§ **PROBLEM STATEMENT**
Set every entry down again, unchanged, picture-free.

RECORDS FOR THIS EXERCISE START

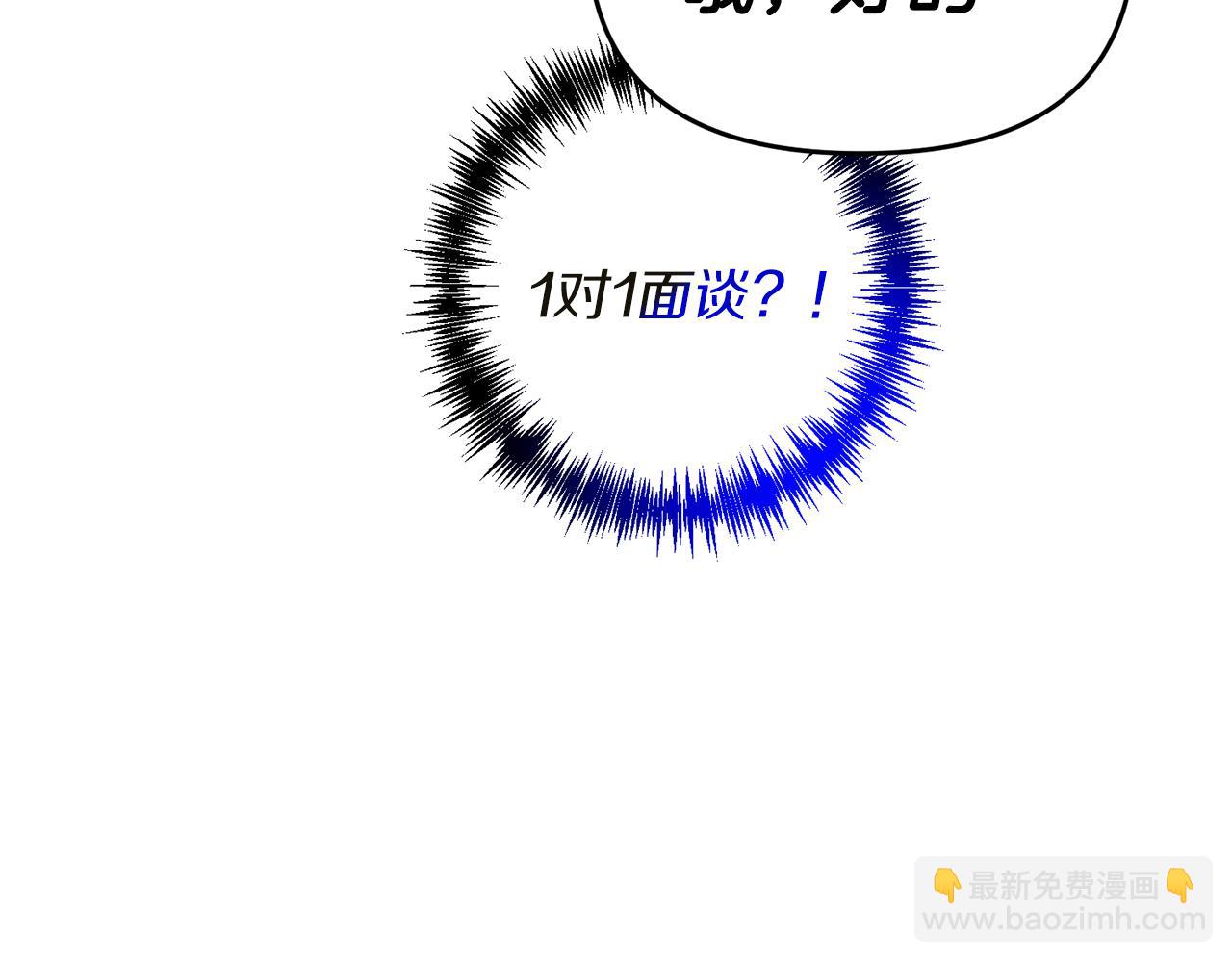 第104话 下面的世界(1/4)-第104话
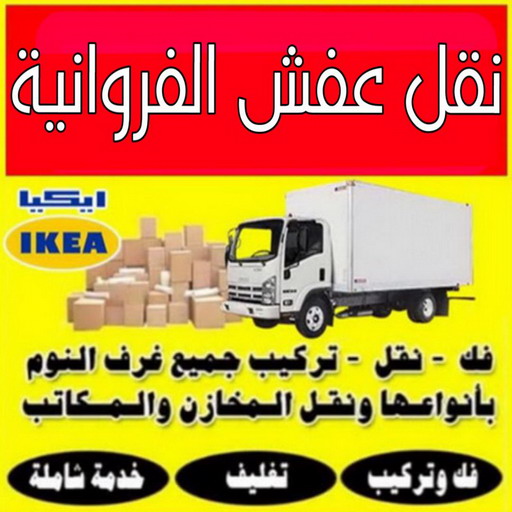 نقل عفش الفروانية - نقل اثاث الفروانية - ابومحمد 67622933 - رقم نقل عفش الفروانية - هاف لوري الفروانية - ونيت نقل عفش الفروانية - نقل عفش الفروانية رخيص - شركة نقل عفش الفروانية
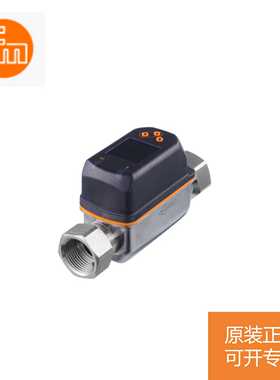议价易福门IFM 流量感测器 SV5504 SV7200 SV7204 SV7500 SV7504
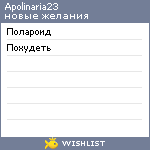 My Wishlist - apolinaria23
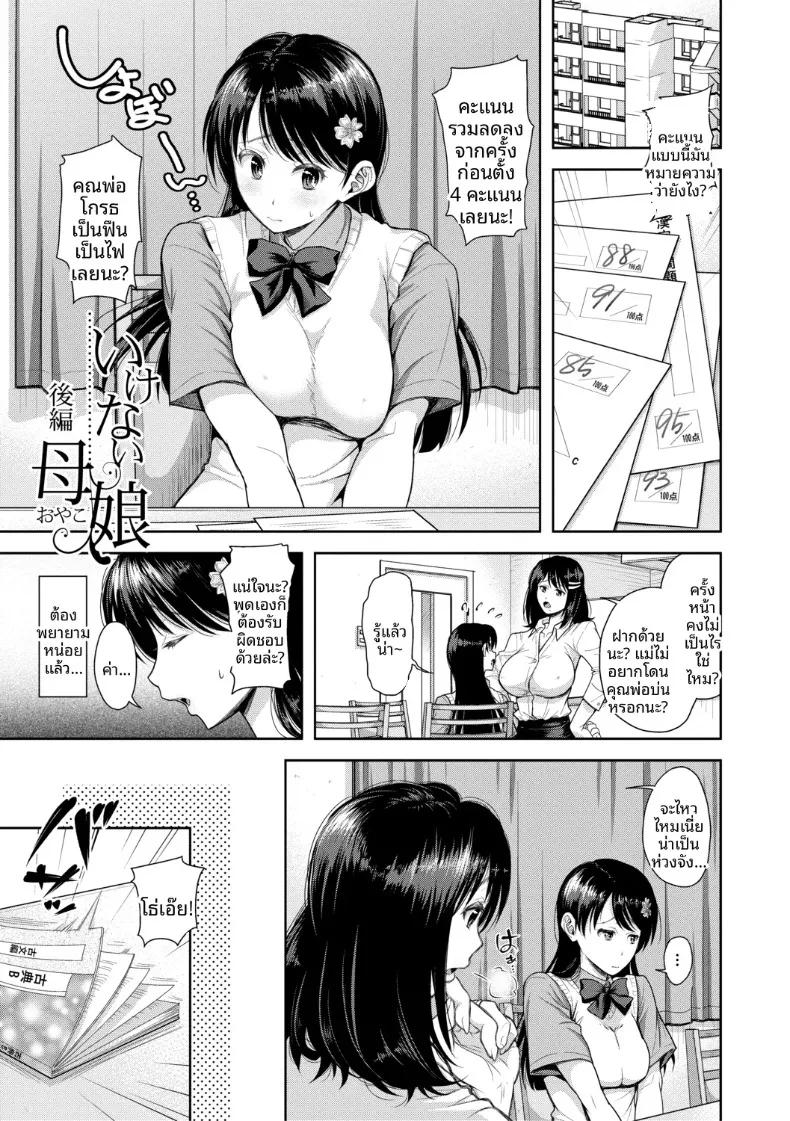 Doujin-Lc- อ่าน โดจิน มังฮวา เกาหลี ญี่ปุ่น จีน แปลไทย เสน่ห์อันยั่วยวนที่เข้ากันได้ดี (Shirono Mahiro) ตอนที่ 1 2 3 4 5 6 7 8 9 10 11 12 13 14 ฟรี ไม่มีโฆษณา อ่าน โดจิน Manhwa เกาหลี ญี่ปุ่น จีน เรามีครบ คัดมาให้เน้นๆ โดจิน 18+ รับประกันความฟินโดย  Doujin Lc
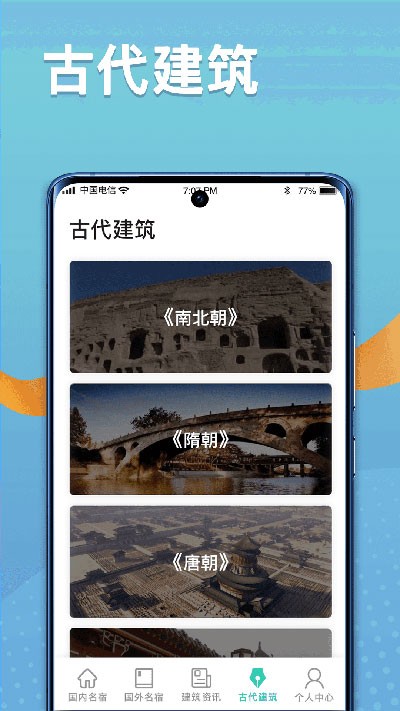 ��»�ٴ��ջ�ٷ���v1.0.9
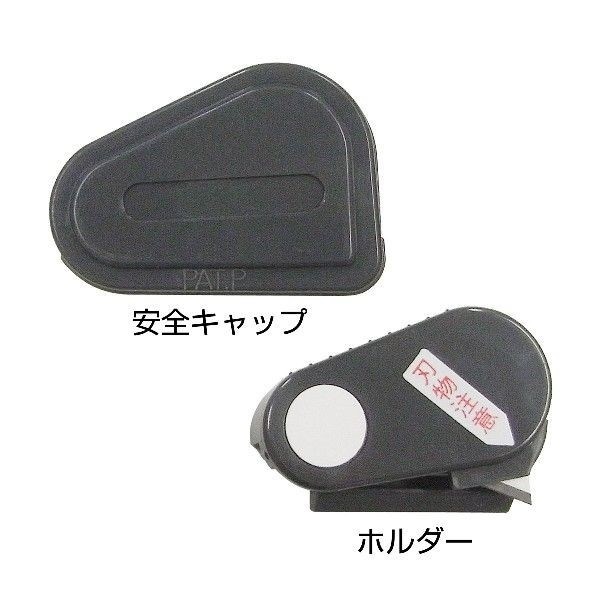 ウチダ（マービー） サイドカッター ホルダーセット 品番：014-0082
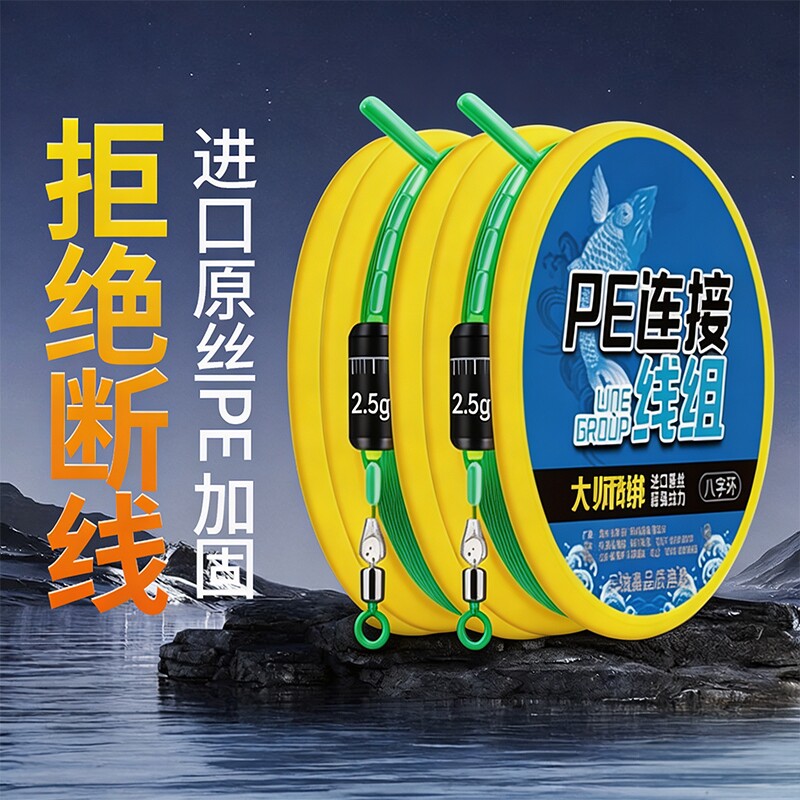 【拒绝断线】进口线组热销第一图片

RECORDS FOR THIS EXERCISE END

§ **TASK OUTPUT**
 第104话 下面的世界(1/4)-第104话
 نقل عفش الفروانية - نقل اثاث الفروانية - ابومحمد 67622933 - رقم نقل عفش الفروانية - هاف لوري الفروانية - ونيت نقل عفش الفروانية - نقل عفش الفروانية رخيص - شركة نقل عفش الفروانية
议价易福门IFM 流量感测器 SV5504 SV7200 SV7204 SV7500 SV7504
 My Wishlist - apolinaria23
 Doujin-Lc- อ่าน โดจิน มังฮวา เกาหลี ญี่ปุ่น จีน แปลไทย เสน่ห์อันยั่วยวนที่เข้ากันได้ดี (Shirono Mahiro) ตอนที่ 1 2 3 4 5 6 7 8 9 10 11 12 13 14 ฟรี ไม่มีโฆษณา อ่าน โดจิน Manhwa เกาหลี ญี่ปุ่น จีน เรามีครบ คัดมาให้เน้นๆ โดจิน 18+ รับประกันความฟินโดย  Doujin Lc
 ��»�ٴ��ջ�ٷ���v1.0.9
 ウチダ（マービー） サイドカッター ホルダーセット 品番：014-0082
 【拒绝断线】进口线组热销第一图片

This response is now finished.